La frase, che si trova nella "Genesi", è veramente scandalosa. Schopenhauer la commenta con parole di fuoco. L'aumento sconsiderato della popolazione provocherà, prima o poi, una catastrofe. Faremo la fine dei lemming (il suicidio dei lemming è una metafora assai usata per riferirsi a persone che seguono acriticamente l'opinione più diffusa, ndr).
Ma le stelle non piangeranno, se la Terra, questa piccola muffa alla periferia di una galassia, rimarrà senza l'animale uomo. Gli altri animali, forse perché non seguono le massime bibliche, sono più intelligenti. La loro fecondità aumenta o diminuisce a seconda del cibo che hanno a disposizione. Il numero degli stambecchi delle Alpi Graie, per esempio, tende ad essere costante.
Quanto ai preti, siano essi cattolici o no cattolici, prosperano sull'infelicità umana. Si comportano come Mefistofele, che precipita Faust nei guai per renderlo sempre più suo dipendente.
Ma che strana religione il Cristianesimo! S'interessa alla fecondazione e alle lenzuola cincischiate, mentre dovrebbe trascendere queste miserie e additare all'uomo la via della redenzione.
Quanto è più nobile e profondo il Buddhismo! Esso, a differenza del Cristianesimo, non è latte per bambini.

In un passo del suo "Diario del Gran Paradiso" si legge: «E non ditemi che la cenere di un uomo, nonostante lo sfarzo dei cimiteri, sia diversa da quella di un gatto o di una volpe». Può commentare?

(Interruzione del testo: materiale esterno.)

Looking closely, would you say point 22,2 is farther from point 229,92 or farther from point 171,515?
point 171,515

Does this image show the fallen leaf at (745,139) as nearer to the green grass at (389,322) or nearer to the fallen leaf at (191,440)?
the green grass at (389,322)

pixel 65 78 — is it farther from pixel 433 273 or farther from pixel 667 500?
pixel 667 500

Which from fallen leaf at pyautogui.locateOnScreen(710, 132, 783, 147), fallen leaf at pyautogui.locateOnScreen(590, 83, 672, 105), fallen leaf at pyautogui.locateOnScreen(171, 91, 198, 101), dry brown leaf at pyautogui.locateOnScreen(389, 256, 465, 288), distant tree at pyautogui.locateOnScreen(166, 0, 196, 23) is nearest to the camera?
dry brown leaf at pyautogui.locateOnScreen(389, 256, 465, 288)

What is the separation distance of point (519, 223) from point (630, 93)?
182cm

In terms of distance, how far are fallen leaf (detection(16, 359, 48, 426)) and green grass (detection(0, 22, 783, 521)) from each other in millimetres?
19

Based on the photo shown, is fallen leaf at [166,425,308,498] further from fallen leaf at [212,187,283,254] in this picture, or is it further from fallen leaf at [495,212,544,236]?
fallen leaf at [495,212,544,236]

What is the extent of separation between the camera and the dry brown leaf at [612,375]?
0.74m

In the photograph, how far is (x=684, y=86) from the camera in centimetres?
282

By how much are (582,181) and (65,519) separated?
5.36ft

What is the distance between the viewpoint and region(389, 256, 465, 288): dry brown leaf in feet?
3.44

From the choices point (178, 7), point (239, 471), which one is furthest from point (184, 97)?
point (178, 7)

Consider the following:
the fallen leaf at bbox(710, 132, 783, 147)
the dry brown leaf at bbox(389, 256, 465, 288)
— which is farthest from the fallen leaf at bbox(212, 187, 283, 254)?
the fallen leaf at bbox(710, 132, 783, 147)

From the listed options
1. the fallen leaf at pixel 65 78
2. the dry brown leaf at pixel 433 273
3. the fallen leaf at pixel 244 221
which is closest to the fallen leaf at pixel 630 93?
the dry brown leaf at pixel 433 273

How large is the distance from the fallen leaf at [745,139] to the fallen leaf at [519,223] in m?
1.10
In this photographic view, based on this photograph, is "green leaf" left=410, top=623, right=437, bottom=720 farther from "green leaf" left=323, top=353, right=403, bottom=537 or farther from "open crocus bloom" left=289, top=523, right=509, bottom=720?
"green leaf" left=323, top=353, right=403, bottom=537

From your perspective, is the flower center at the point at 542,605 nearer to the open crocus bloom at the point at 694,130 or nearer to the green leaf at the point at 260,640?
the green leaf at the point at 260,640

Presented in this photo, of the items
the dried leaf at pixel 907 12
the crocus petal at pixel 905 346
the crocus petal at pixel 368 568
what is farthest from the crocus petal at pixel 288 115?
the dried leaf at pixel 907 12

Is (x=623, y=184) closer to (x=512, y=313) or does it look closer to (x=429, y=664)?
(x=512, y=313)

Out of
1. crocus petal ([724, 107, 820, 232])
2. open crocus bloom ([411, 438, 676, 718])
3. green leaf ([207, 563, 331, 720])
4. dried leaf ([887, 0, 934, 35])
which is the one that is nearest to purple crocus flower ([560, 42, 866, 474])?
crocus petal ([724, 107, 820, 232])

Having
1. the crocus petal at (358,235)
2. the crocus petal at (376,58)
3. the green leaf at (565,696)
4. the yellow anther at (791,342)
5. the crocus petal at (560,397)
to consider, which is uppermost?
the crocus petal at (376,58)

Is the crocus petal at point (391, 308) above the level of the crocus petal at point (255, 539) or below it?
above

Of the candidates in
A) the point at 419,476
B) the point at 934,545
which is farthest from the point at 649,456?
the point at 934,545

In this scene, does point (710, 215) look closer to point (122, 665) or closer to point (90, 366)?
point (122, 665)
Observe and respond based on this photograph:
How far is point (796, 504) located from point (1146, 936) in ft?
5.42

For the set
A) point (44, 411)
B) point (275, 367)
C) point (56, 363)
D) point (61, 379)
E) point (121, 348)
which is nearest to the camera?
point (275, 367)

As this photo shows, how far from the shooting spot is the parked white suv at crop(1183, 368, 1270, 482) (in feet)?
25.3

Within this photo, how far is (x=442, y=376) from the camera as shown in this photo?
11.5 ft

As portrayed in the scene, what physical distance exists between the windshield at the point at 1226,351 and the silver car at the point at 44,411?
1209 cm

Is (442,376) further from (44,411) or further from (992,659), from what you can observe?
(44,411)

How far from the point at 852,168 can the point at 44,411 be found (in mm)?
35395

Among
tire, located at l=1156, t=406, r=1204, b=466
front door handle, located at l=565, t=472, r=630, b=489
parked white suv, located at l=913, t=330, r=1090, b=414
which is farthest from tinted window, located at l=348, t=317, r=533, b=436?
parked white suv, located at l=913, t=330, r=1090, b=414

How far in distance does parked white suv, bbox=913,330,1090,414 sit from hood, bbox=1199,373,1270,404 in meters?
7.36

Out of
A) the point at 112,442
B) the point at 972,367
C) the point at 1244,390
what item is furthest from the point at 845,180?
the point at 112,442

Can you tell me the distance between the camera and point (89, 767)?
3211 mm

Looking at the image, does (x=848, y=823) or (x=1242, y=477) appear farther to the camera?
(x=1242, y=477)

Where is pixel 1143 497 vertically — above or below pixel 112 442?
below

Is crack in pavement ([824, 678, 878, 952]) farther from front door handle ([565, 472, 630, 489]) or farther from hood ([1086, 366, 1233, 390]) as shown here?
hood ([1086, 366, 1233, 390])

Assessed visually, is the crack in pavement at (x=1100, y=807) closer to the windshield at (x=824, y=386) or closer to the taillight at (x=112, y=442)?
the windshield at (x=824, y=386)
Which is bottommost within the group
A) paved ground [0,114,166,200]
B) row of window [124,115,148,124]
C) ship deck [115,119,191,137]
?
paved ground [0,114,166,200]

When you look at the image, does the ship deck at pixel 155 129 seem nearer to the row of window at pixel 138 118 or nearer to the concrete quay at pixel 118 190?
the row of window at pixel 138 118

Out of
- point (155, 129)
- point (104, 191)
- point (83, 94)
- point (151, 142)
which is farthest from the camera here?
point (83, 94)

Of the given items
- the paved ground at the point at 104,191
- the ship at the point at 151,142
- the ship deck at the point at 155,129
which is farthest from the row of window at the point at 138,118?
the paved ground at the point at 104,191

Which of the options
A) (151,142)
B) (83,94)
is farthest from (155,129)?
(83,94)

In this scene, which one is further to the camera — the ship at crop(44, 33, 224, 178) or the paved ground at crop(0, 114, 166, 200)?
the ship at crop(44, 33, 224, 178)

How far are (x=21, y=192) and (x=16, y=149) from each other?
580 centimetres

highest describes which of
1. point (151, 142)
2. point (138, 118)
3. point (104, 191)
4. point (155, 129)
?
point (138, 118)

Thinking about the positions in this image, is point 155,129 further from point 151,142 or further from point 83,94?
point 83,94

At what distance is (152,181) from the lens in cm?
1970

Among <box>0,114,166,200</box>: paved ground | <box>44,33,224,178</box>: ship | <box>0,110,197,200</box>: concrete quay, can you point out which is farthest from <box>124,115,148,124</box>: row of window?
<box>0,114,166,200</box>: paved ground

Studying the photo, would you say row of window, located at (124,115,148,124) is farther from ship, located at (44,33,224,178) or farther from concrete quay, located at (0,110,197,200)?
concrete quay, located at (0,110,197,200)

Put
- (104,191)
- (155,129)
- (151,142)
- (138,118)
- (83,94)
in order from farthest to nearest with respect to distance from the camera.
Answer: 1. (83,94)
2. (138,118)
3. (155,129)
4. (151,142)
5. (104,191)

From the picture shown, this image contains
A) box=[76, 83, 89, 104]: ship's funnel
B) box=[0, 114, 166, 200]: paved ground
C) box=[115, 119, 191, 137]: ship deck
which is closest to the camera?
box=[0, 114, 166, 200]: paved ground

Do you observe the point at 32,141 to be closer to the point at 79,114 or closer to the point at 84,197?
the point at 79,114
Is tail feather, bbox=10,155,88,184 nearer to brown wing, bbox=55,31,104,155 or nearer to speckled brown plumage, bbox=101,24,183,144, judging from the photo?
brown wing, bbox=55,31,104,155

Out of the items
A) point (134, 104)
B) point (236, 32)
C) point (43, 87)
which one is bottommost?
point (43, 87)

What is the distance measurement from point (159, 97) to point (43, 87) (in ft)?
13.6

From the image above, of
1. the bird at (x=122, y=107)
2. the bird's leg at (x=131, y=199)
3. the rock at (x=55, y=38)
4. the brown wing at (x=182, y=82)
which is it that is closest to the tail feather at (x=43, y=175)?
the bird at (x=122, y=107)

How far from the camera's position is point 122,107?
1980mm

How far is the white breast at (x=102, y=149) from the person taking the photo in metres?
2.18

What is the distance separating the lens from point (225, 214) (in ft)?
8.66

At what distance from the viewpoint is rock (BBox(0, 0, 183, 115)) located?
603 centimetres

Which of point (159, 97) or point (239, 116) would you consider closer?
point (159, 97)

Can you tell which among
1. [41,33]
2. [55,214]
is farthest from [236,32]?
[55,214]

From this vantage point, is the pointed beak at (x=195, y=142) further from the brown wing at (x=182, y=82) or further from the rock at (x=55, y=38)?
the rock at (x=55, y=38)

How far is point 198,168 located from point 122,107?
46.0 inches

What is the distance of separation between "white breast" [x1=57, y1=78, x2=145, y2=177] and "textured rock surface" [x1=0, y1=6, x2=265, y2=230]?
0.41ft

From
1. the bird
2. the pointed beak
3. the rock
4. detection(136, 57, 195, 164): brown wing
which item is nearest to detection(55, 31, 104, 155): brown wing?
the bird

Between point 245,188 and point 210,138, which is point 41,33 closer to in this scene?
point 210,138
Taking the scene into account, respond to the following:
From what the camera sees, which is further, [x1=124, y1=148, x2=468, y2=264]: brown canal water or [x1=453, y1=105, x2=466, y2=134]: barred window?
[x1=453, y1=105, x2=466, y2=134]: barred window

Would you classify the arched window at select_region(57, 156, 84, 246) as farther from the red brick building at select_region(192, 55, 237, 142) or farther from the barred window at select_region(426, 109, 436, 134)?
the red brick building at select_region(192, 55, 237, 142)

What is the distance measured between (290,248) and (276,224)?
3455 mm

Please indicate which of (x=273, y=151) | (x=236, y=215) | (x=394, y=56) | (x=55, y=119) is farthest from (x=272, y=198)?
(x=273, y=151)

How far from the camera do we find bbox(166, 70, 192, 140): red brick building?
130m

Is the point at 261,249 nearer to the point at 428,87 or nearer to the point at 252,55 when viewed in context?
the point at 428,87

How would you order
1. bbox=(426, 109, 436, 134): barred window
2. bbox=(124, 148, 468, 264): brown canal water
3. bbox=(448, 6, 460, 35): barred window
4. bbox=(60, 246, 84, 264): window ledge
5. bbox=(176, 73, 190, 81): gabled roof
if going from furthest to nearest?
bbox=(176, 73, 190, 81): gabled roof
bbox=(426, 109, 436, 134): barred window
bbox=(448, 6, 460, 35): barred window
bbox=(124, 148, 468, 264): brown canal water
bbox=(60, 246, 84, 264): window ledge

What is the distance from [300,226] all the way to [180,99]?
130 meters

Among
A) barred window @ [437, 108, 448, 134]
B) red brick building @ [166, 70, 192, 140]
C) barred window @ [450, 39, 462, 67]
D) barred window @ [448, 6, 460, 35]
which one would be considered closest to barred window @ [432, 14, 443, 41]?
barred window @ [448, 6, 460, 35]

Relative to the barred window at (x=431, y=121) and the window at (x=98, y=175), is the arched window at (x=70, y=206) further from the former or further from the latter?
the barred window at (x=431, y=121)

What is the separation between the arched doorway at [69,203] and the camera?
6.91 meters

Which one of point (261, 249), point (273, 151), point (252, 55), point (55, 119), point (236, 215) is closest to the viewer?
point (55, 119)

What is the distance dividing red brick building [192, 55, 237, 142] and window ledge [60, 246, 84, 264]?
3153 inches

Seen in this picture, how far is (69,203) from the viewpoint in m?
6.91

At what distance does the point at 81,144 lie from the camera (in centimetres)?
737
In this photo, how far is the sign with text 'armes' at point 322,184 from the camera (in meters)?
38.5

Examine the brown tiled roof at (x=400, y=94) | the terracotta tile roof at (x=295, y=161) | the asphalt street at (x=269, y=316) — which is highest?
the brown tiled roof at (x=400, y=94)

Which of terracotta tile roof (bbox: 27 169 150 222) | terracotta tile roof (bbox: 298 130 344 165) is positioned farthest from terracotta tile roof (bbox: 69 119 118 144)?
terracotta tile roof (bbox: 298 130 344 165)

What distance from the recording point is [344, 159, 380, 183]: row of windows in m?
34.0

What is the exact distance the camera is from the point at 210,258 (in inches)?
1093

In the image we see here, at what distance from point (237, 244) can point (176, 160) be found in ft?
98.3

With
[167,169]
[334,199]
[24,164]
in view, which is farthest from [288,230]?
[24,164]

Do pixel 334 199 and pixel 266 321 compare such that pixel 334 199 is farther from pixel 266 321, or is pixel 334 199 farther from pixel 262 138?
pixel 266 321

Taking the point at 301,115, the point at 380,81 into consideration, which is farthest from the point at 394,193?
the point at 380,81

Rispondo così: tutti gli esseri viventi sono fenomeni diversi di un'unica sostanza universale. Si distinguono solo nel grado, ma metafisicamente o intimamente sono la stessa cosa. Giordano Bruno, che dedica pagine molto profonde all'argomento, dice che tra la pianta, l'animale e l'uomo c'è una differenza di quantità e non di qualità.

Un'ultima domanda: la Scienza ha verificato che c'è una parentela stretta dell'Uomo con i Primati (Scimpanzé ed altri): secondo Lei questo fatto lusinga gli esseri umani o denigra le scimmie?
Capisco dove vuole andare a parare. E allora le rispondo subito: denigra le scimmie.
Nessun animale commette le nefandezze che commette l'uomo. Guardi attentamente gli occhi di un primate, specialmente quando palleggia il piccolo, e poi li confronti con quelli di un quattrinaio o di un prete: ne dirà meraviglie (Nietzsche dice che la falsità del prete si rivela già nello sguardo).